Supreme Court jurisprudence. The Tribunal had ruled in 2000 on a similar case at the Civil Service Commission. In Gaminde v. COA it stated that when she was appointed commissioner “for a term expiring on Feb. 2, 1999,” Thelma Gaminde accepted it by swearing into and assuming office. In like manner Villar accepted his term end of Feb. 2, 2011 when he swore into and assumed the chairmanship. He cannot now change the ruling, in a case brought to the SC by the COA itself.

Constitutional Commission’s intent. Transcripts of 1986 Con-Com deliberations include an interpellation by Felicitas Aquino of Christian Monsod. It clears up the complication of commissioners being upgraded to chairmen, or chairmen downgraded to commissioners, in independent Commissions (on Audit, Elections, Civil Service).
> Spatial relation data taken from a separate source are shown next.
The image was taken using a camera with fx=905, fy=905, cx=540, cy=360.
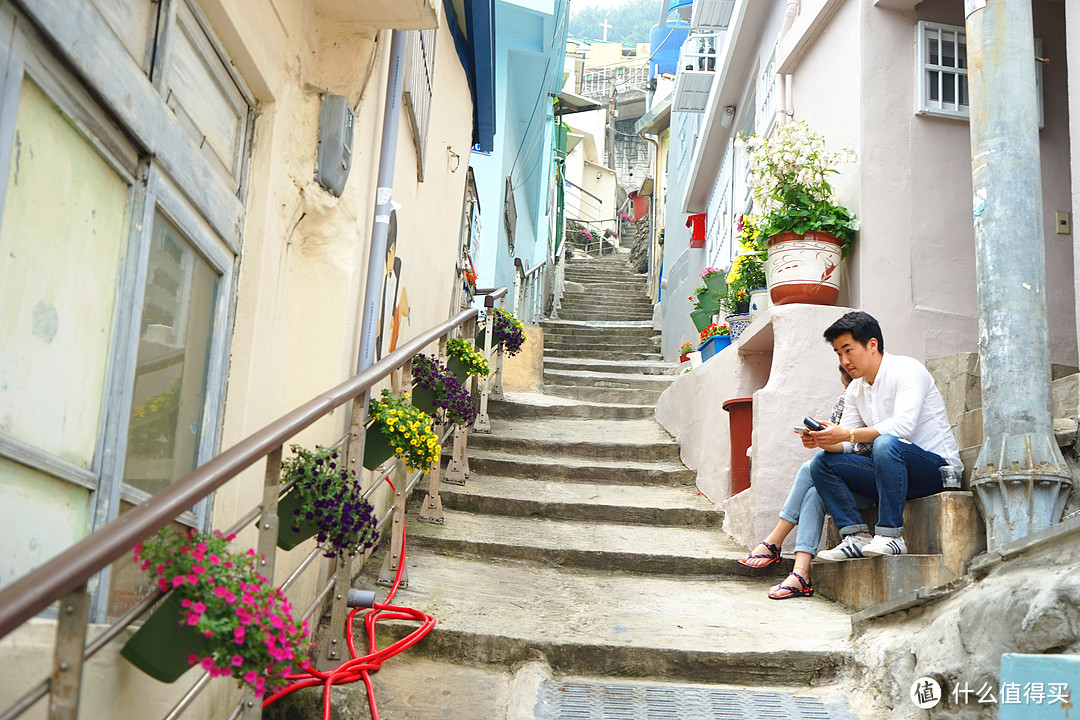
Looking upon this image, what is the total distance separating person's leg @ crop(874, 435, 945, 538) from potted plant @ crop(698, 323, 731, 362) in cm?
322

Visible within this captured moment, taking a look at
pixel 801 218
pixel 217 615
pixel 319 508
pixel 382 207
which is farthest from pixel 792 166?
pixel 217 615

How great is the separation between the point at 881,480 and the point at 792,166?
6.23 feet

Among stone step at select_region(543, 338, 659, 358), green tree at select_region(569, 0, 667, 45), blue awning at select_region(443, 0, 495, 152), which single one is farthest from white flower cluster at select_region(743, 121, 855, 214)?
green tree at select_region(569, 0, 667, 45)

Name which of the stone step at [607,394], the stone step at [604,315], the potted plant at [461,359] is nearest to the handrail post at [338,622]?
the potted plant at [461,359]

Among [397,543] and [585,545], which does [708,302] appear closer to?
[585,545]

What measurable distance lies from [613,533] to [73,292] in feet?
10.2

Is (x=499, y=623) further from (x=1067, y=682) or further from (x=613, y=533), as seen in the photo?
(x=1067, y=682)

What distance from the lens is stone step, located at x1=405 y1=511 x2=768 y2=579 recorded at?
4.02m

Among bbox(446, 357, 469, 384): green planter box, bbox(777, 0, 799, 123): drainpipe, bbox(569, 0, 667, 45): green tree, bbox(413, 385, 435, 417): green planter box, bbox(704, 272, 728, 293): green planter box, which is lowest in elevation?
bbox(413, 385, 435, 417): green planter box

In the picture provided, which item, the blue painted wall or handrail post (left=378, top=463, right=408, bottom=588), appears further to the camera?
the blue painted wall

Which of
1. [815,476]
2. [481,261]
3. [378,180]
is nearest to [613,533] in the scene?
[815,476]

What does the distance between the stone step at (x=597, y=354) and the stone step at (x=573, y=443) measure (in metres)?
4.07

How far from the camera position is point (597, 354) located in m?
10.9

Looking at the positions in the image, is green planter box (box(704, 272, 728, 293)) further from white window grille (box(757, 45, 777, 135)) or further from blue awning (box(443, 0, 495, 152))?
blue awning (box(443, 0, 495, 152))
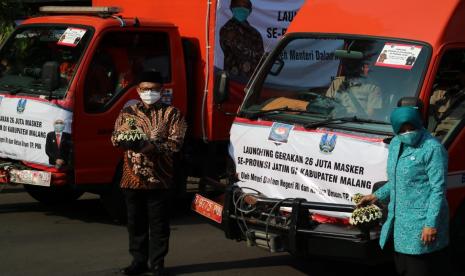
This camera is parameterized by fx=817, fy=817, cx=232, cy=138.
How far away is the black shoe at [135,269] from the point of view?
675 cm

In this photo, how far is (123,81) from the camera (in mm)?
8648

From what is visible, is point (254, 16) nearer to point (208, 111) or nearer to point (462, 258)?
point (208, 111)

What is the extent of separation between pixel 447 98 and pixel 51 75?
3.93 m

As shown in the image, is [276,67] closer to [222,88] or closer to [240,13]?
[222,88]

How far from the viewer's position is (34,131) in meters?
8.37

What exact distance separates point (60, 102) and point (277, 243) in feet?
10.5

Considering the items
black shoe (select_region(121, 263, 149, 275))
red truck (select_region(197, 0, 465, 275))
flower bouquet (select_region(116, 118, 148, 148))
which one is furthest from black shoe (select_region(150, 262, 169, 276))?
flower bouquet (select_region(116, 118, 148, 148))

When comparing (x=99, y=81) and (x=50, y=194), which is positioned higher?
(x=99, y=81)

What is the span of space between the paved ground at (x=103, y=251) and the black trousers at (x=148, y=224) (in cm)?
35

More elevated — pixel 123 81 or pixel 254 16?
pixel 254 16

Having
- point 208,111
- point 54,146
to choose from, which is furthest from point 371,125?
point 54,146

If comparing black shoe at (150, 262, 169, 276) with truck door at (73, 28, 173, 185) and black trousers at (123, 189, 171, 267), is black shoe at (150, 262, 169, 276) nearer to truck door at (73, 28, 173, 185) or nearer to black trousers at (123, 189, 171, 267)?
black trousers at (123, 189, 171, 267)

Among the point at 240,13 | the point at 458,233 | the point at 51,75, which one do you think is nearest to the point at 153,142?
the point at 51,75

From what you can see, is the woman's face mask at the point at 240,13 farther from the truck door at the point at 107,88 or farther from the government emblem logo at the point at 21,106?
the government emblem logo at the point at 21,106
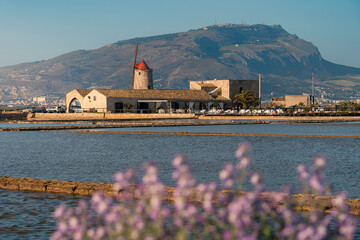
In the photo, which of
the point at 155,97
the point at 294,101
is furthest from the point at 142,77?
the point at 294,101

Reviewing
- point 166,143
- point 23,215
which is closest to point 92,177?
point 23,215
Aquino had wanted to define the tenure in such cases to mean an aggregate of seven years. No need, Monsod replied, since the wording of Article IX-D, Section 1 (2) is explicit: “The Chairman and Commissioners shall be appointed by the President with the consent of the Commission on Appointments for a term of seven years without reappointment.” Monsod stated: “There is no reappointment of any kind; therefore, as a whole there is no way that somebody can serve for more than seven years.” So there.

Villar had better not push his luck by claiming additional tenures from out of nowhere. For, as Evardone points out, his very appointment as chairman in 2008 could be voided, for being verily a prohibited reappointment from commissioner.